▶ _What you need to do_
The required output is the lines of the listing from the beginning through the line containing "[camera trap, expert-labeled]", each copied exactly, without any pictures.

▶ _Provided data_
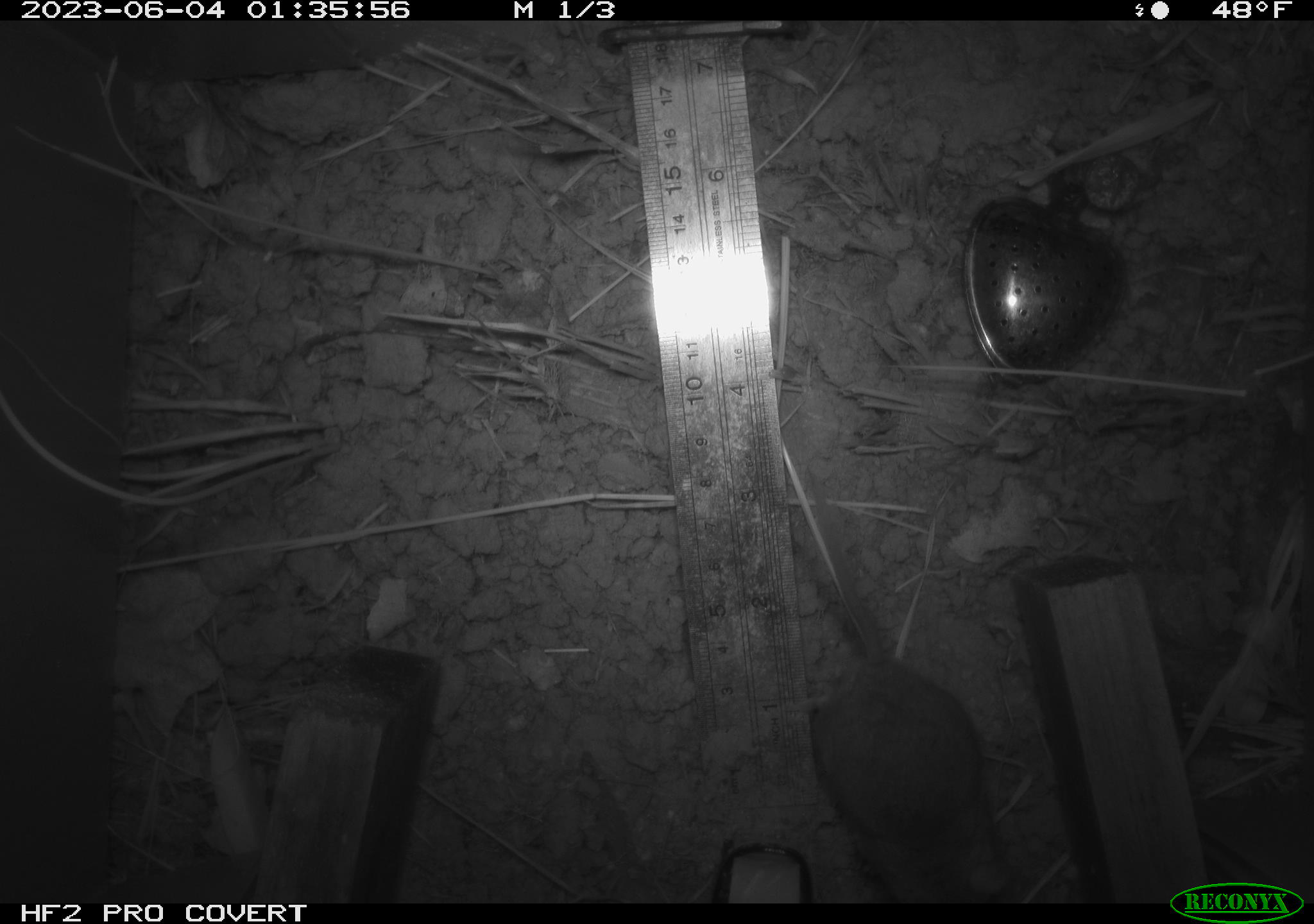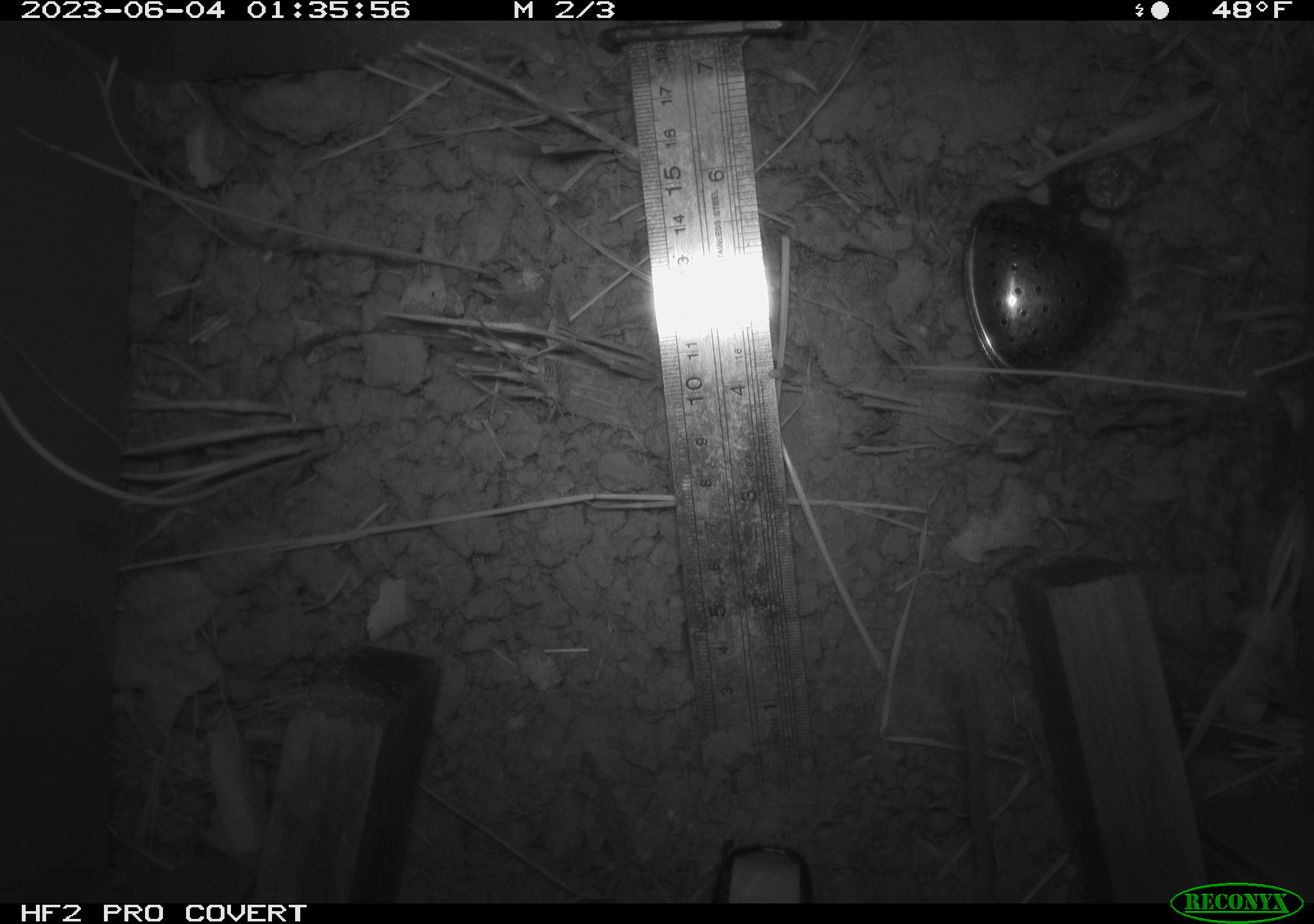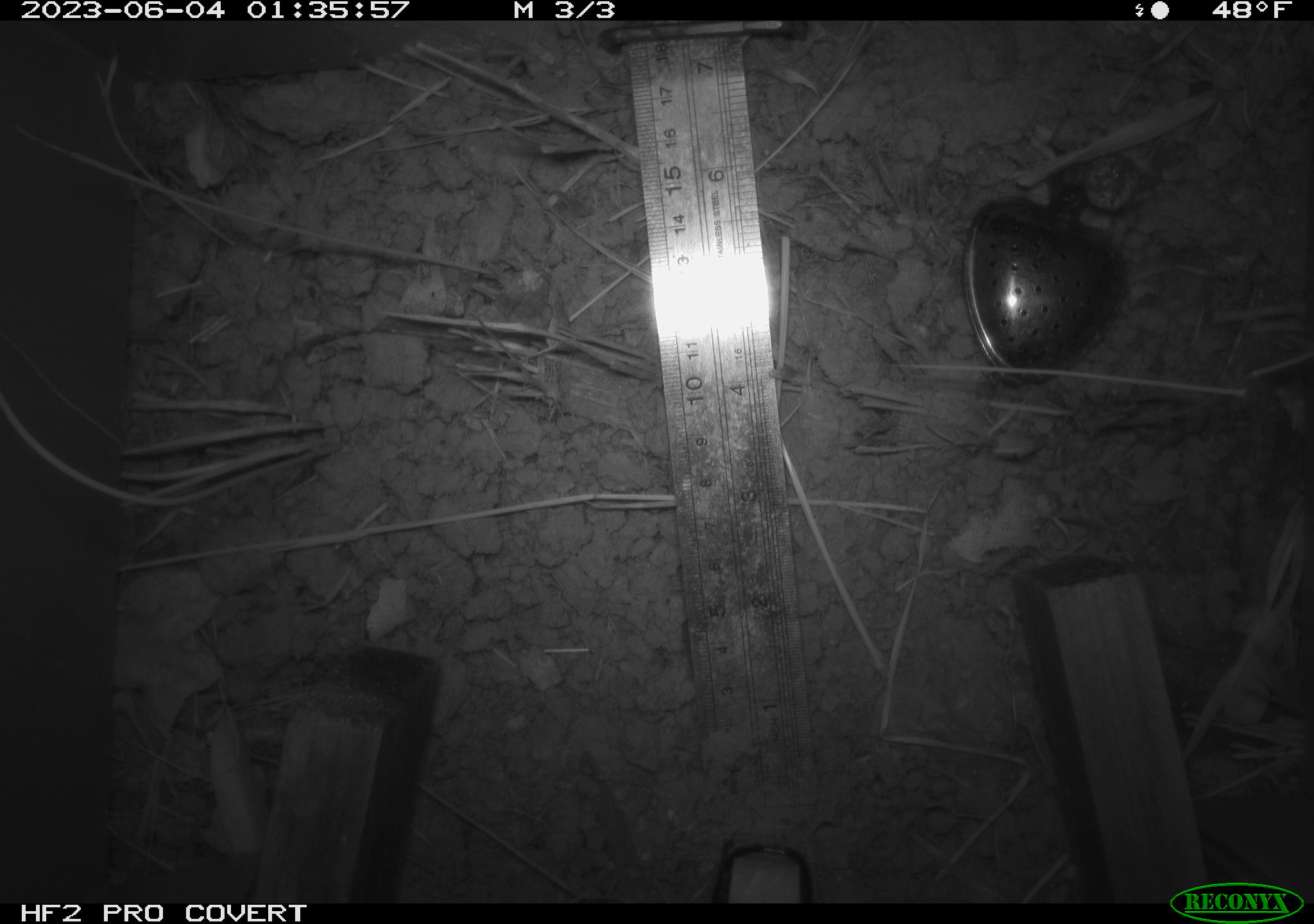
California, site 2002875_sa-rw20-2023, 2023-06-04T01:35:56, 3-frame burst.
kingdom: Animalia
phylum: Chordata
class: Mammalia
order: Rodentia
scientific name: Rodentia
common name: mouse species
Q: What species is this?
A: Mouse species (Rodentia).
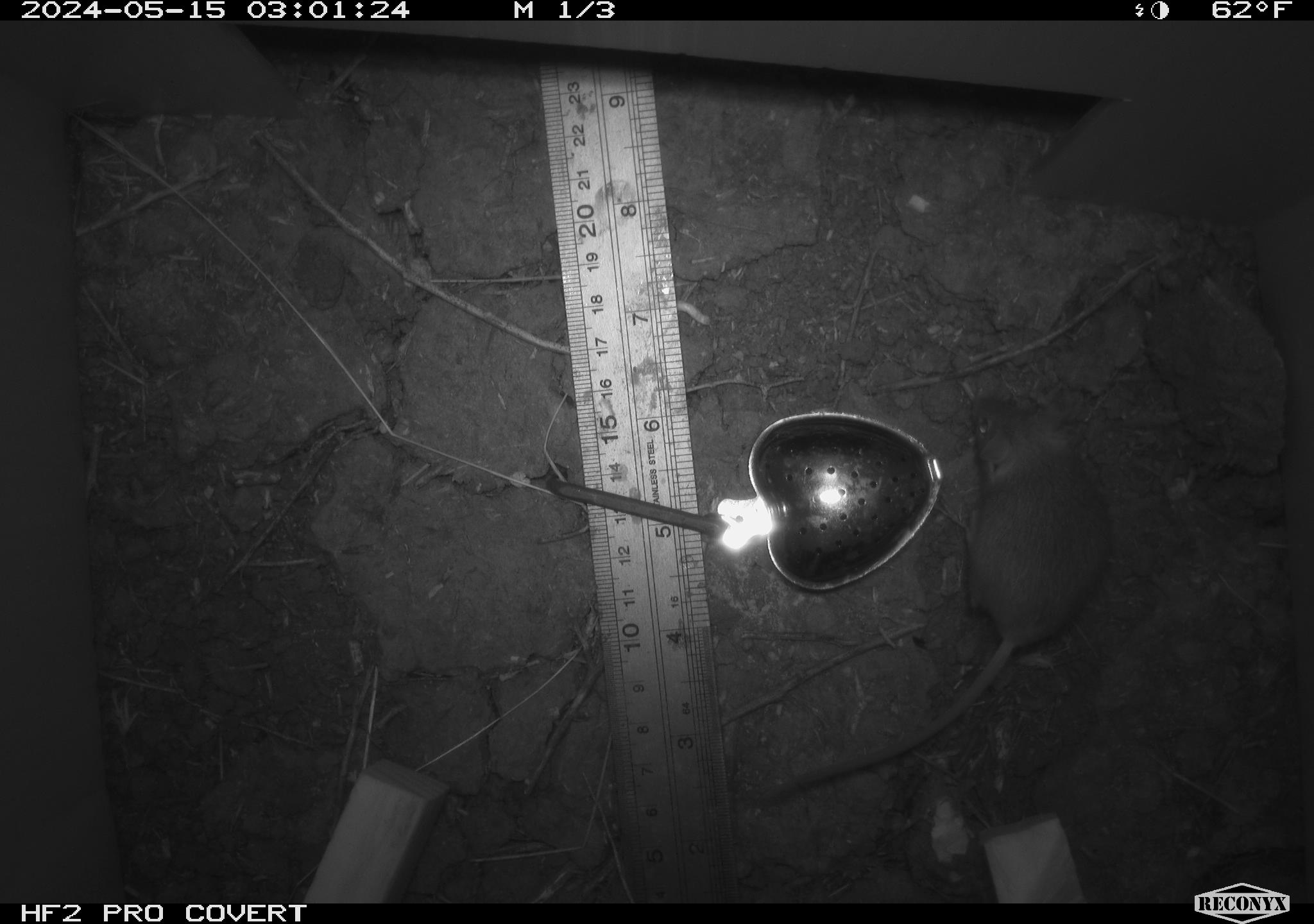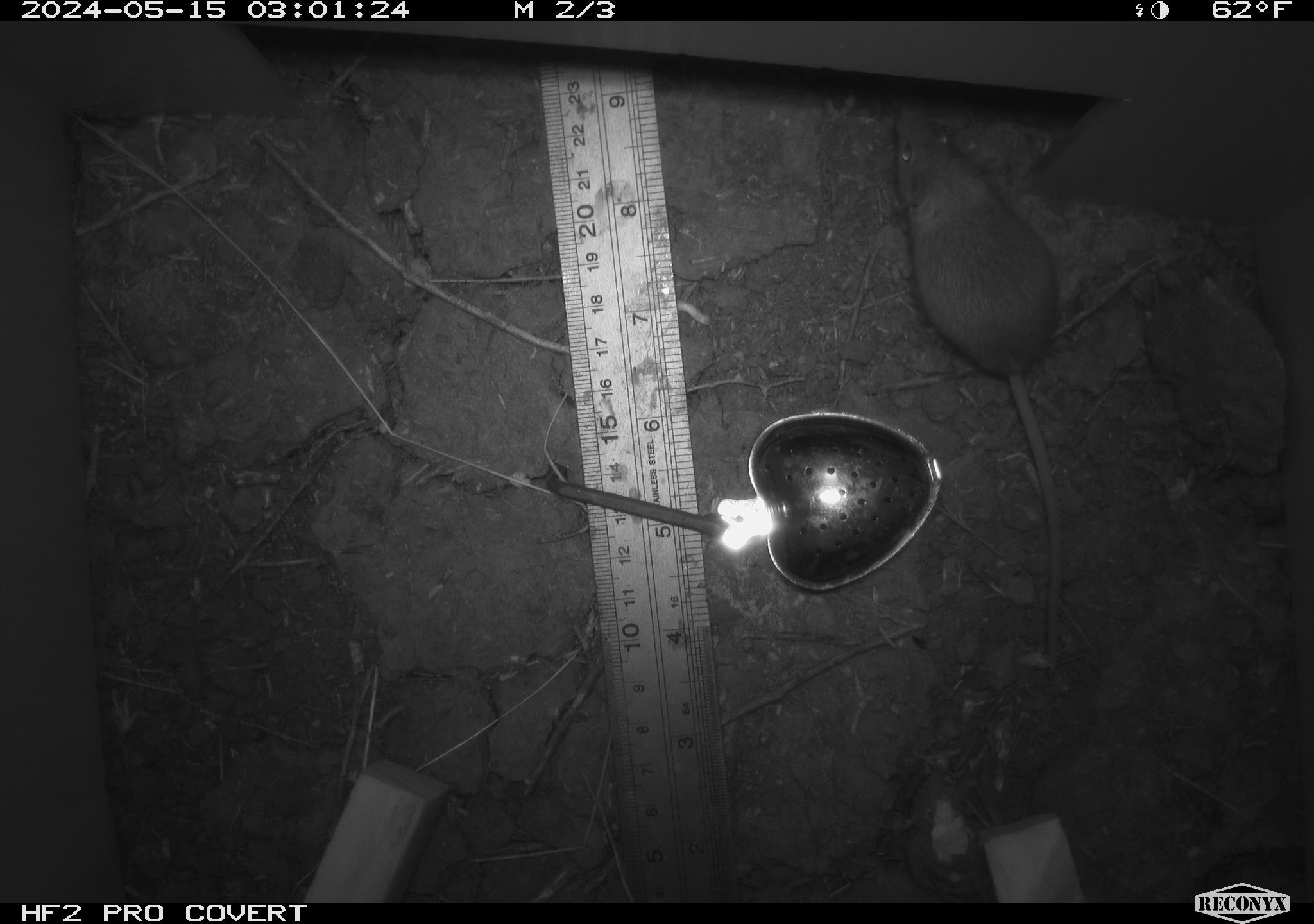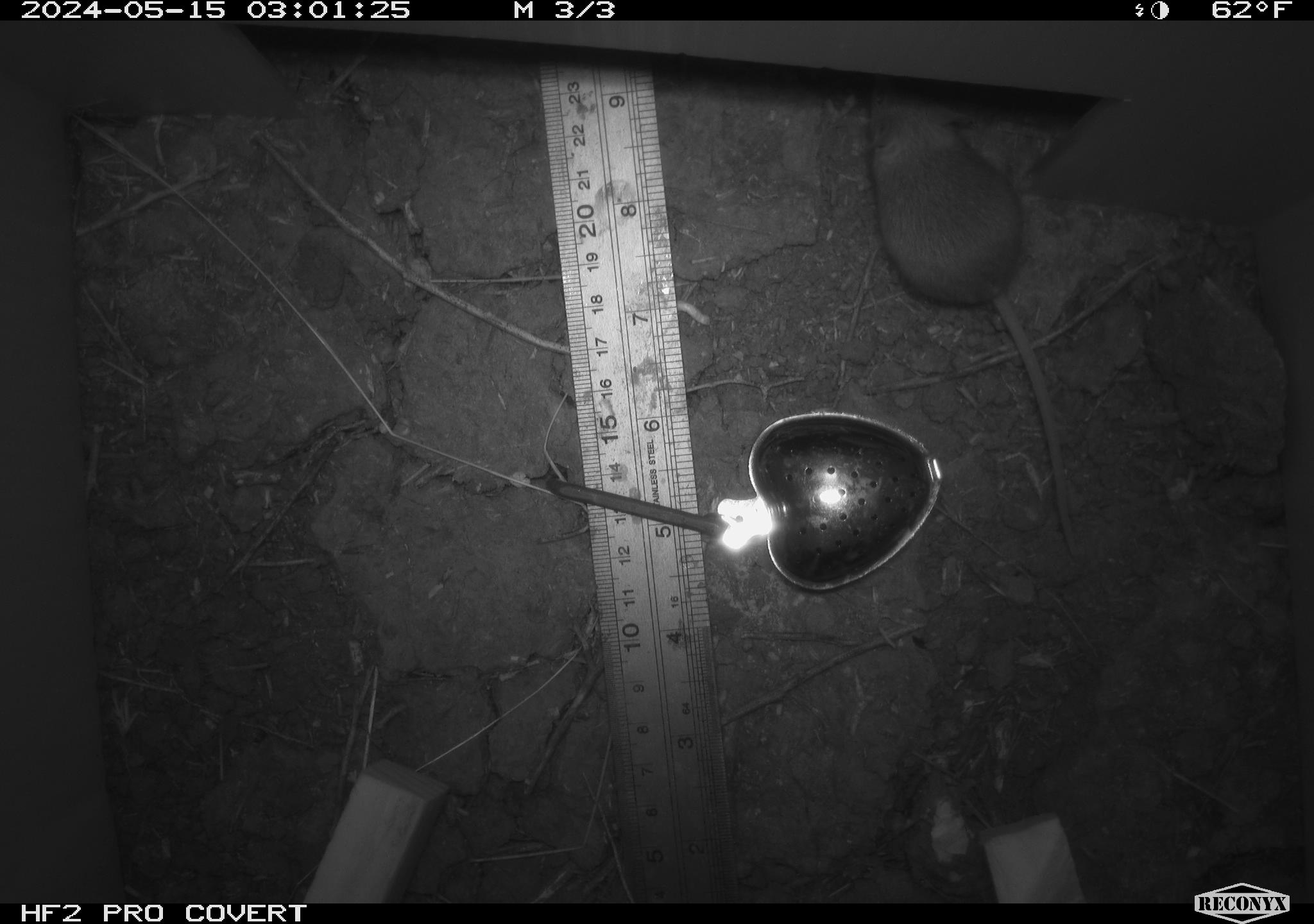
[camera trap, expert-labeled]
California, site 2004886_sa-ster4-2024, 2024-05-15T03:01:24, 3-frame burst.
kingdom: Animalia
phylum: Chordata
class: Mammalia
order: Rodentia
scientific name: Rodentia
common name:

▶ _Solution for this problem_
California, site 2002875_sa-rw20-2023, 2023-06-04T01:35:56, 3-frame burst.
kingdom: Animalia
phylum: Chordata
class: Mammalia
order: Rodentia
scientific name: Rodentia
common name: mouse species
Q: What species is this?
A: Mouse species (Rodentia).
[camera trap, expert-labeled]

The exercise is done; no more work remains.